-- Start TEXT TO READ --

Above are the stories of the only survivors of the tragedy...

The Famous Bungalow The country home, the scene of the terrible tragedy, was a typical Wright creation built some three years ago as a retreat for a man and woman of unconventional ideas and is located on a hill just across the river directly south of Spring Green.

It is a long, low structure, carved into the brow of the hill. On three sides the building bounds an oblong court. The fourth side is a terrace joining the bungalow tot he hill upon the side of which it slings. At one end of another adjoining court are the granary, stables and men’s sleeping rooms; then, at right angles and connecting the two ends, is that part which contained offices, studio and an open loggia. Then comes the portion, near the entrance to the court, built for Mr. Wright’s mother, which was being temporarily used as a dining room by the workmen and draftsmen. Adjoining this dwelling, Mr. Wright himself lived. All this portion is completely burned. Mr. Wright will start at once to rebuild.



Frank Lloyd Wright To His Neighbors

To My Neighbors:
To you who have rallied so bravely and well to our assistance—to you who have been invariably kind to us all—I would say something to defend a brave and lovely woman from the pestilential touch of stories made by the press for the man in the street, even now, with the loyal fellows lying dead beside her, any one of whom would have given his life to defend her. I cannot bear to leave unsaid things that might brighten memory of her in the mind of anyone. But they must be left unsaid. I am thankful to all who showed her kindness or courtesy and that means many. No community anywhere could have received the trying circumstances of her life among you in a more high-minded way. I believe at no time has anything been shown her as she moved in your midst but courtesy and sympathy. This she won for herself by her innate dignity and gentleness of character but another—perhaps any other community—would have seen her through the eyes of the press that even now insists upon decorating her death with the fact, first and foremost, that she was once another man’s wife, “a wife who left her children.” That must not be forgotten in this man-made world. A wife still is “property.” And yet the well-known fact that another bears the name and title she once bore had no significance. The birds of prey were loosed upon her in death as well as in life, to fee that Moloch of the heart that maintains itself at the cost of “the man in the street,” by preaching to him in vulgar language the Gospel of Mediocrity. But this noble woman had a soul that belonged to her alone—that valued womanhood above wifehood or motherhood. A woman with a capacity for love and life made really by a higher ideal of truth, a finer courage, a higher more difficult ideal of the white flame of chastity than was “moral” or expedient and for which she was compelled to crucify all that society holds sacred and essential—in name!

-- End TEXT TO READ --
-- Start STORED DATA --

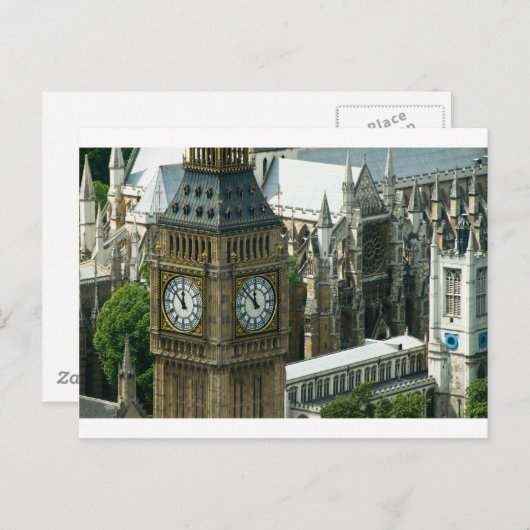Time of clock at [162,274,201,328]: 11:51
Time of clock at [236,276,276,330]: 11:52
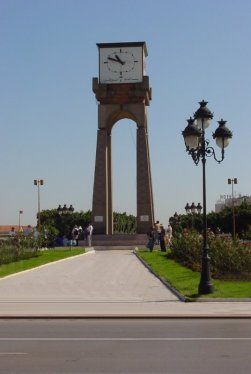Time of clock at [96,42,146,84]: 10:48
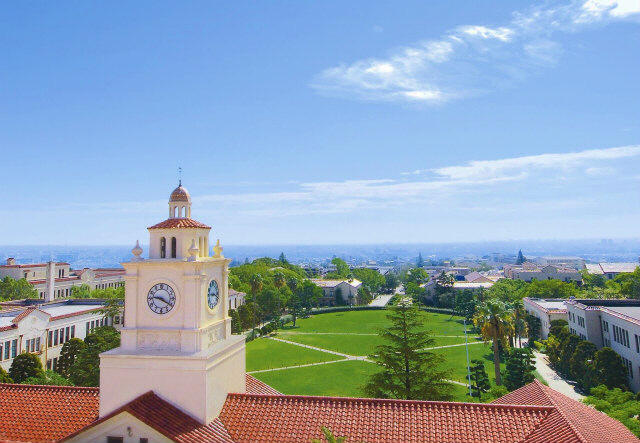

-- End STORED DATA --

Can you reproduce the entire text about the Spring Green bungalow tragedy and Wright's letter to his neighbors, word for word? The data isn't needed here.

Above are the stories of the only survivors of the tragedy...

The Famous Bungalow The country home, the scene of the terrible tragedy, was a typical Wright creation built some three years ago as a retreat for a man and woman of unconventional ideas and is located on a hill just across the river directly south of Spring Green.

It is a long, low structure, carved into the brow of the hill. On three sides the building bounds an oblong court. The fourth side is a terrace joining the bungalow tot he hill upon the side of which it slings. At one end of another adjoining court are the granary, stables and men’s sleeping rooms; then, at right angles and connecting the two ends, is that part which contained offices, studio and an open loggia. Then comes the portion, near the entrance to the court, built for Mr. Wright’s mother, which was being temporarily used as a dining room by the workmen and draftsmen. Adjoining this dwelling, Mr. Wright himself lived. All this portion is completely burned. Mr. Wright will start at once to rebuild.



Frank Lloyd Wright To His Neighbors

To My Neighbors:
To you who have rallied so bravely and well to our assistance—to you who have been invariably kind to us all—I would say something to defend a brave and lovely woman from the pestilential touch of stories made by the press for the man in the street, even now, with the loyal fellows lying dead beside her, any one of whom would have given his life to defend her. I cannot bear to leave unsaid things that might brighten memory of her in the mind of anyone. But they must be left unsaid. I am thankful to all who showed her kindness or courtesy and that means many. No community anywhere could have received the trying circumstances of her life among you in a more high-minded way. I believe at no time has anything been shown her as she moved in your midst but courtesy and sympathy. This she won for herself by her innate dignity and gentleness of character but another—perhaps any other community—would have seen her through the eyes of the press that even now insists upon decorating her death with the fact, first and foremost, that she was once another man’s wife, “a wife who left her children.” That must not be forgotten in this man-made world. A wife still is “property.” And yet the well-known fact that another bears the name and title she once bore had no significance. The birds of prey were loosed upon her in death as well as in life, to fee that Moloch of the heart that maintains itself at the cost of “the man in the street,” by preaching to him in vulgar language the Gospel of Mediocrity. But this noble woman had a soul that belonged to her alone—that valued womanhood above wifehood or motherhood. A woman with a capacity for love and life made really by a higher ideal of truth, a finer courage, a higher more difficult ideal of the white flame of chastity than was “moral” or expedient and for which she was compelled to crucify all that society holds sacred and essential—in name!